Par contre, nous pouvons ressembler à Jésus en étant capables, comme lui, d'être des résistants et de savoir dire non. Non à toutes les sollicitations de la facilité et du plaisir immédiat, non à la séduction du « paraître » Non à la volonté de puissance et au « chacun pour soi. »

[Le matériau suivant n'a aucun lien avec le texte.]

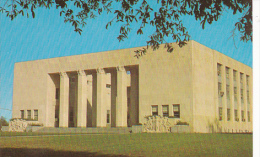 Mississippi Jackson War Memorial Building - Jackson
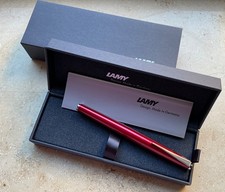 LAGERBEREINIGUNG ! LAMY Studio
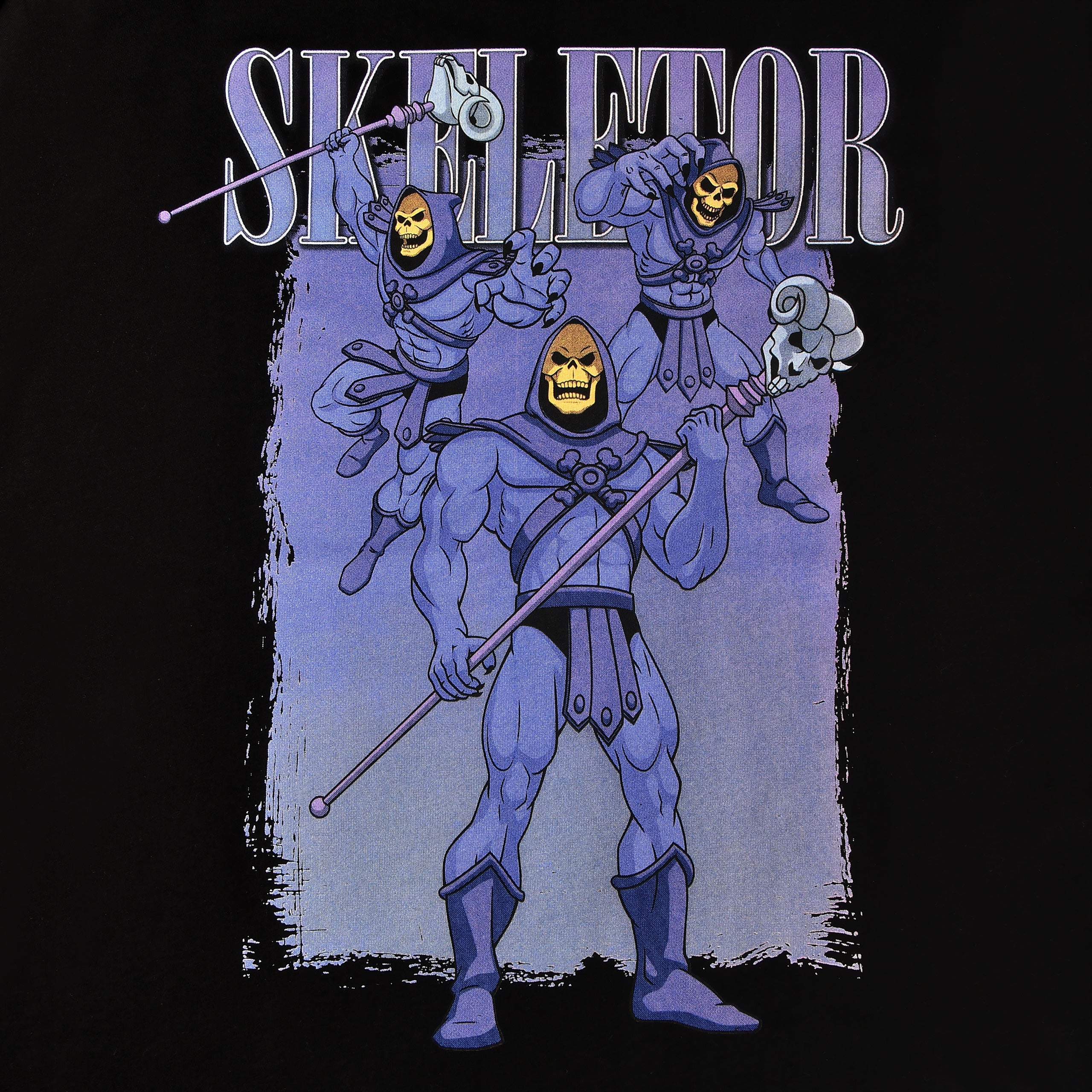 Product image Masters of the Universe - Skeletor Villainous Black T-Shirt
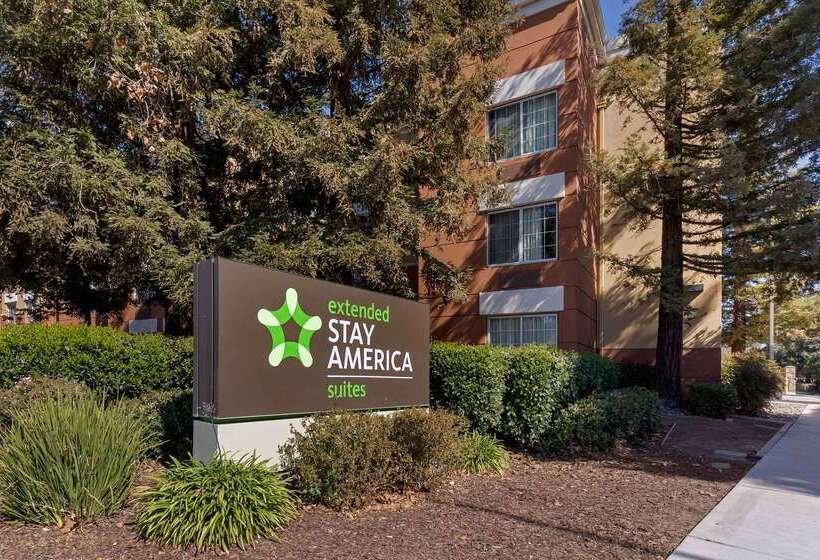 فندق Extended Stay America Suites  San Jose  Downtown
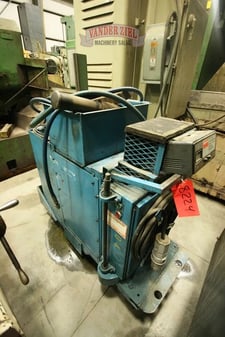 Pittard Machinery Portable Magnetics Drill With Pendant Control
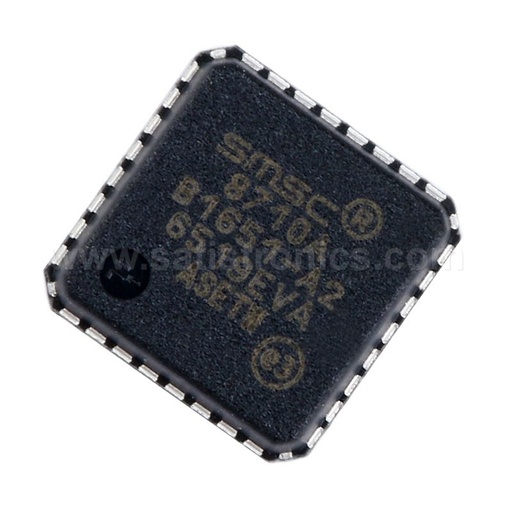 Smsc LAN8710A-EZC-TR QFN-32 Chip Ethernet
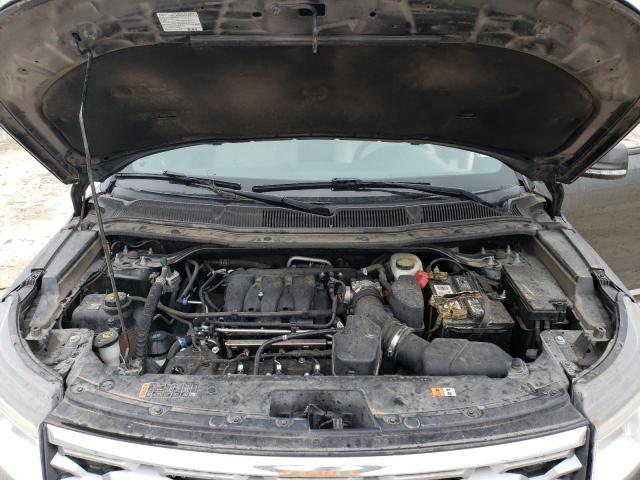 Photo 12 from auction – 2018 FORD EXPLORER L with VIN 1FM5K7F83JGB32938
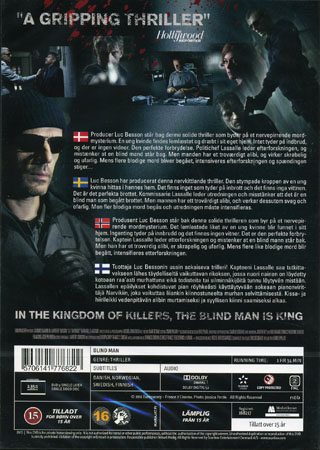 Blind Man - 2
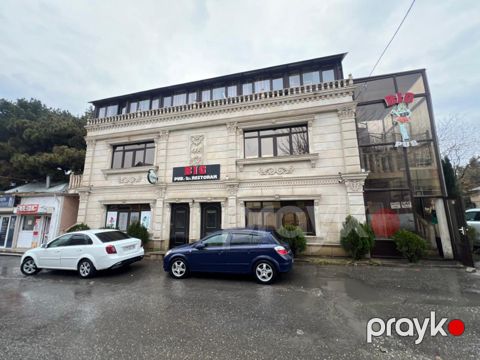 Satılır obyekt 128 m² — Bakı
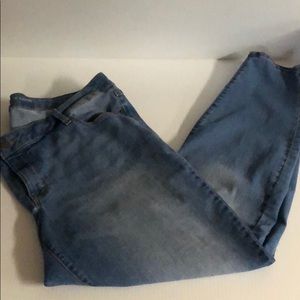 Old navy 22 long skinny jeans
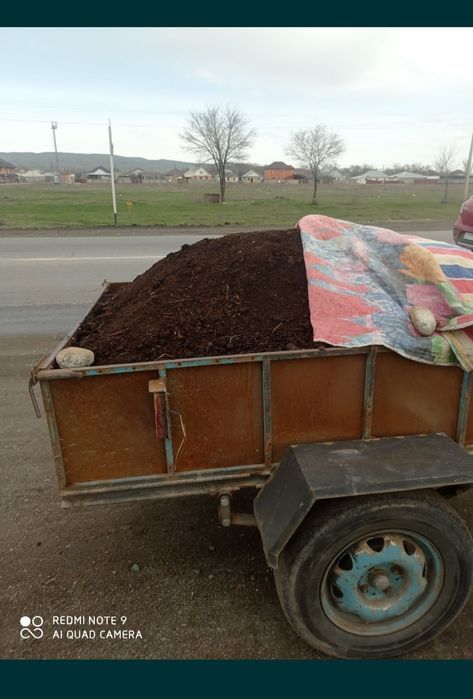 Продам Навоз Чернозем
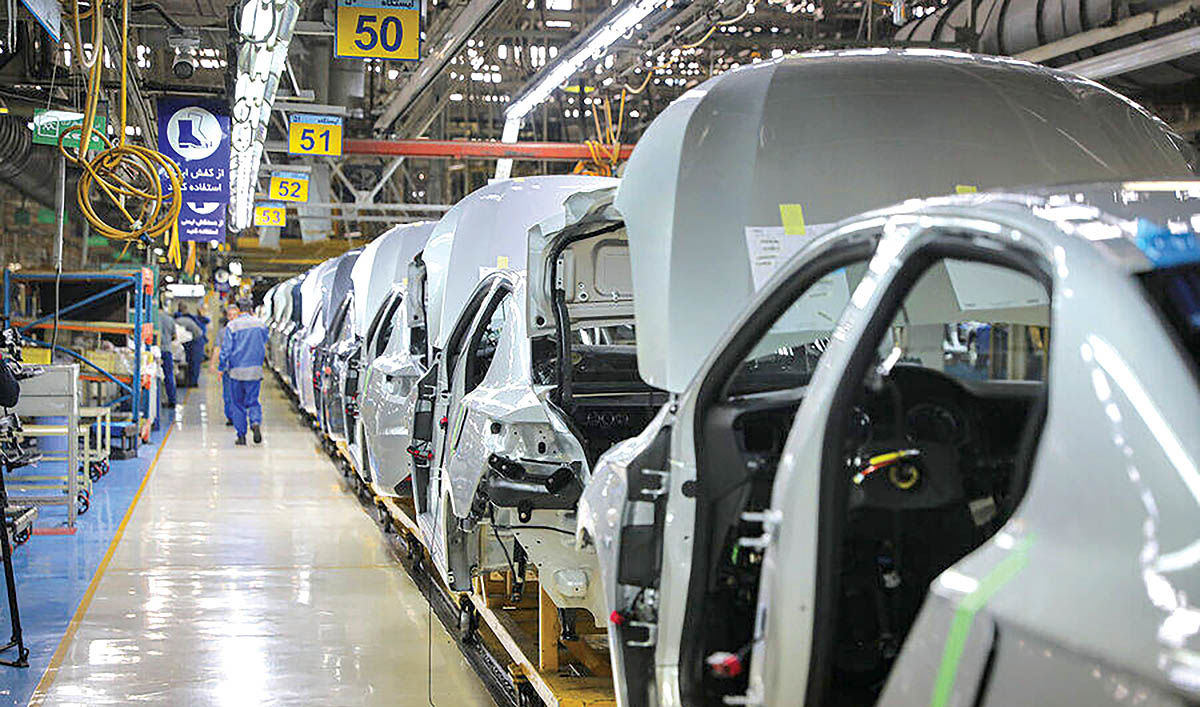 زمستان سرد فروش خودرو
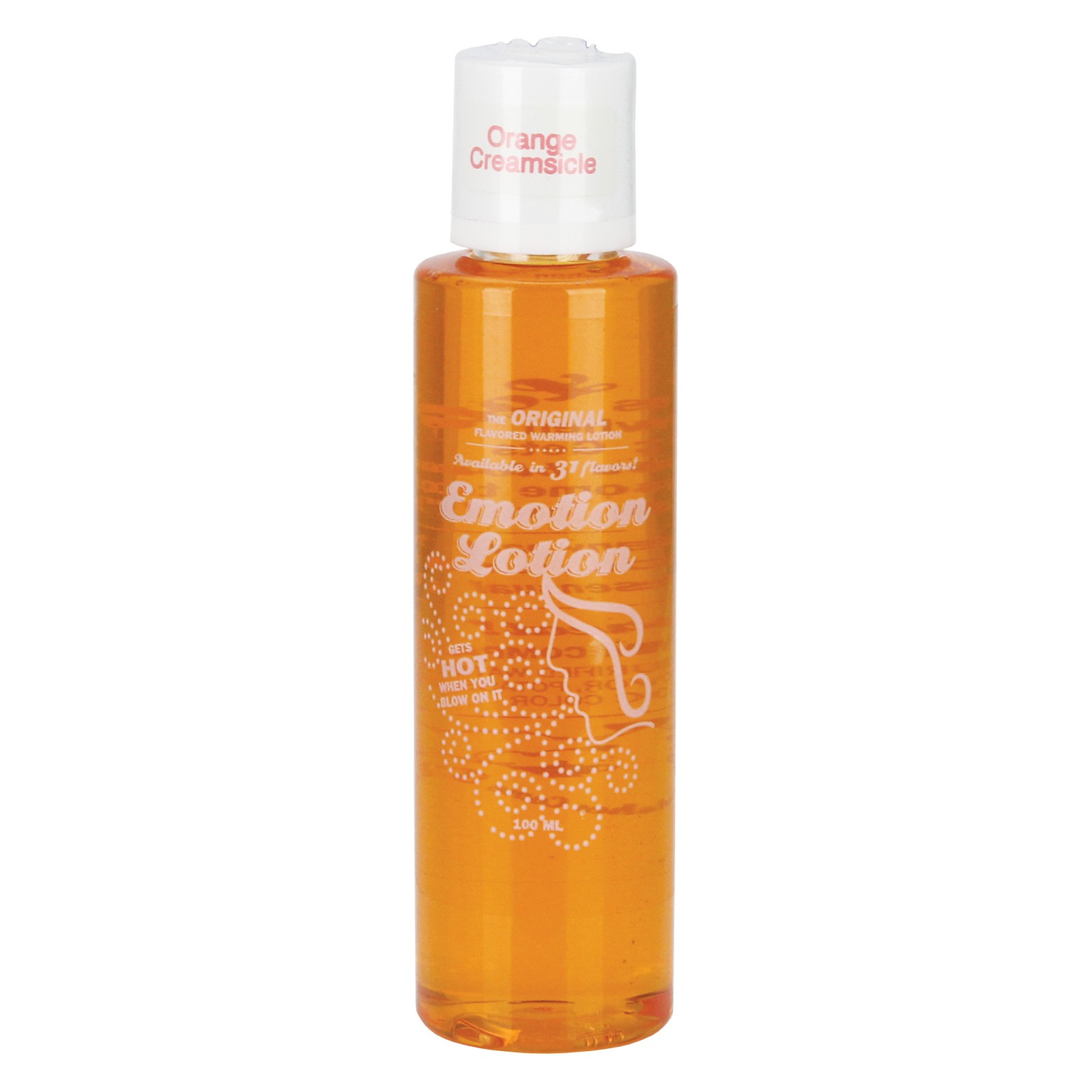 Emotion Lotion in Orange Creamsicle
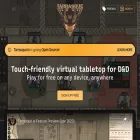 tarrasque.io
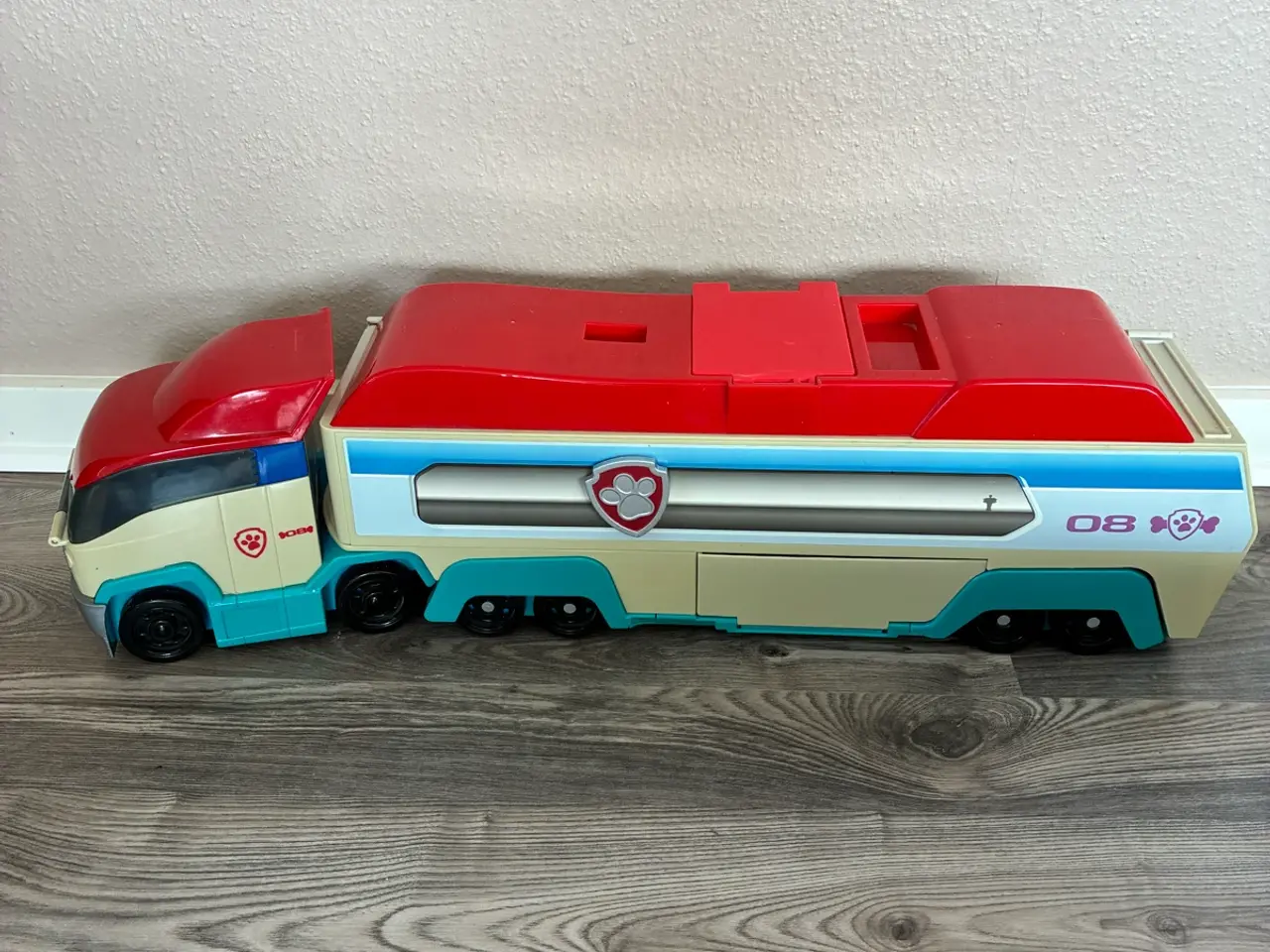 Billede 3 - Stor Paw Patrol-samling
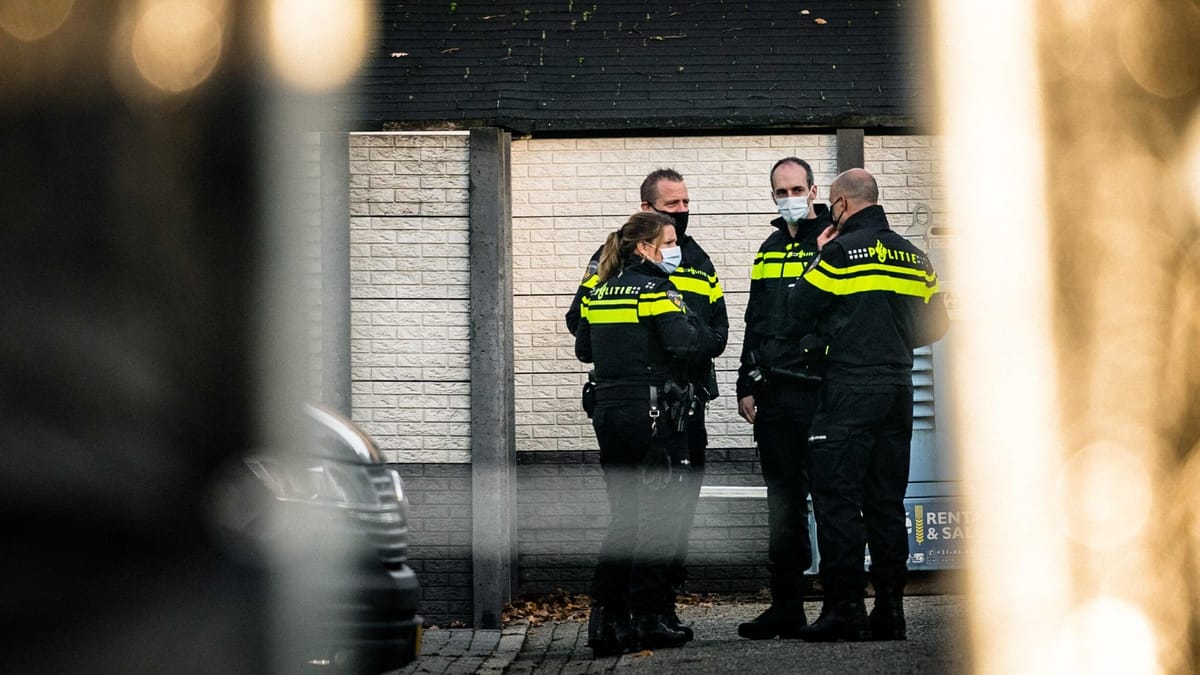 Arrêté au moment où il allait recevoir sa 9e dose de vaccin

Le carême qui vient de commencer, c'est le temps du combat spirituel. Les moyens proposés, prière, jeûne, partage fraternel, sont ceux qui de tous temps, ont été mis en œuvre par toutes celles et tous ceux qui désirent participer à ce combat. Ils furent ceux que prit Jésus dès le moment où il débuta sa mission. Ils furent ceux de toute sa vie terrestre, car jamais le diable ne le laissa en repos. Il en est de même pour chacun de nous. Dans ce combat, nous pouvons nous appuyer sur la Parole de Dieu. A chacun de nous, comme à Jésus, il dit « Tu es mon enfant bien-aimé. » Que ce soit notre assurance.